Frankfurt (BoerseGo.de) - Der Chefvolkswirt der Deutschen Bank, David Folkerts-Landau, hat die weltweite lockere Geldpolitik der Zentralbanken kritisiert. „Die Angst vor geringem Wachstum ist irrational groß geworden“, sagte der Volkswirt im Gespräch mit der „Welt am Sonntag“. Die Notenbanken verhielten sich so, als „befinden wir uns mitten in der Großen Depression, und feuern mit ihren allerschwersten Waffen“, so der Ökonom.
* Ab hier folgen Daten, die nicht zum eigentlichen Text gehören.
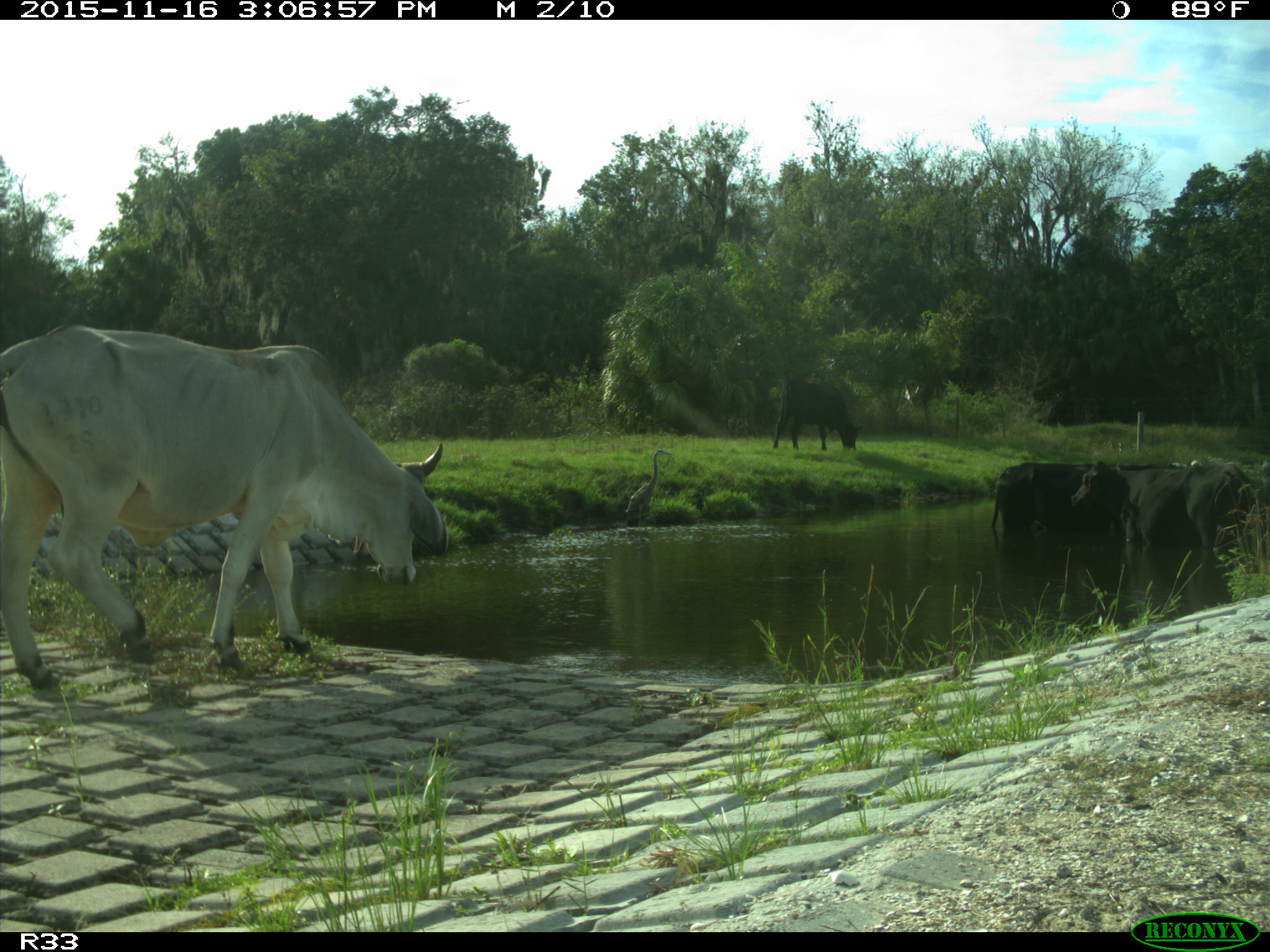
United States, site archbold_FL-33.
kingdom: Animalia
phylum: Chordata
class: Mammalia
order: Artiodactyla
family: Bovidae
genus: Bos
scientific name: Bos taurus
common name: domestic cow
Bos taurus (domestic cow).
Nachhaltiges Wachstum sei dadurch jedoch noch nicht wieder entstanden“, betonte Folkerts-Landau.

    Eine Inflation als Folge der Geldschwemme in den Märkten befürchtet der 63-jährige aber nicht. „Ich glaube nicht, dass wir bald hohe Inflationsraten sehen werden. „In der Tat hat das massive Wachstum der Geldmenge bisher nicht die wirtschaftliche Tätigkeit beschleunigt, aber auch nicht zu einem Ansteigen der Inflationsrate geführt. Die Überschussliquidität fließt in reale Vermögenswerte wie Immobilien und produziert dort zweistellige Inflationsraten und Blasen.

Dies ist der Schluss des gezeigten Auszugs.